Spicy Chickpeas with Ginger (Deborah Madison, Vegetarian Cooking for Everyone)
3 T vegetable or canola oil
1 onion, diced
3 garlic cloves, minced
2 T (or more) grated ginger
2 t ground coriander
2 t ground cumin
1/4 t ground cardamom
14 oz canned tomatoes (if whole, puree them a bit in the blender or food processor)
2 15 oz cans chickpeas, rinsed
juice of 1/2 lemon
Heat oil in a large skillet over medium heat. Add the onion and cook, stirring frequently, about 12-15 mins, until golden. Lower heat and add the garlic, ginger, spices, some salt and pepper to taste, and the tomatoes. Cook 5 minutes until well combined, then add the chickpeas. Simmer until liquid is the consistency you like, at least 10 minutes. If you want it to be brothier, add some water. (I like it pretty thick.) Season with lemon juice.
Taking a cue from Kate at 4 Obsessions, whose recent post about a favorite rice bowl dish inspired this one (“If you are feeling fancy you can drizzle it with a little sesame oil and sprinkle on some sesame seeds, but really, if you were feeling fancy, you probably wouldn’t be making this”), I’ll offer some ways to fancy it up.

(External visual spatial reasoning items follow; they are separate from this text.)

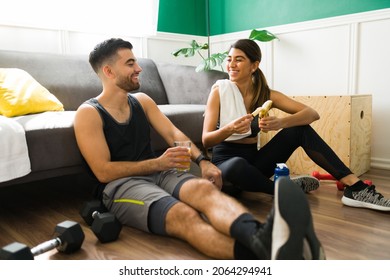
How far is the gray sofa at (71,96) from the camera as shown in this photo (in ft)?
5.47

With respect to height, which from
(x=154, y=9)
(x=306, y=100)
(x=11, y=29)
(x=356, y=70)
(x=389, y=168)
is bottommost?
(x=389, y=168)

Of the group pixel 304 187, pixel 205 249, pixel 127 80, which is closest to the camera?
pixel 205 249

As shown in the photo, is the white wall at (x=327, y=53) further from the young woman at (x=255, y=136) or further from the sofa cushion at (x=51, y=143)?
the sofa cushion at (x=51, y=143)

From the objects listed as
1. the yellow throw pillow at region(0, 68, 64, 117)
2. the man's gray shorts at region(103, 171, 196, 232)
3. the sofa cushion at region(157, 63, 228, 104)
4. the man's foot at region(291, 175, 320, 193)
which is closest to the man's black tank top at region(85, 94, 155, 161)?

You can garnish with some chopped cilantro or parsley if you like, but you needn’t do so. If you have some yogurt in the fridge, I’d stir it until smooth, and add some lemon juice, salt and pepper, garlic, and some cumin and cayenne (or other hot flavor), and then spoon this over the chickpeas. If you have some bread, toast a hunk of it and use it to scoop up the chickpeas and yogurt–or you could easily serve this with rice or other grains. If you’re serving it to a carnivorous boy, you could sneak in some chunks of chorizo. Or you could just serve him three bowlfuls to your one.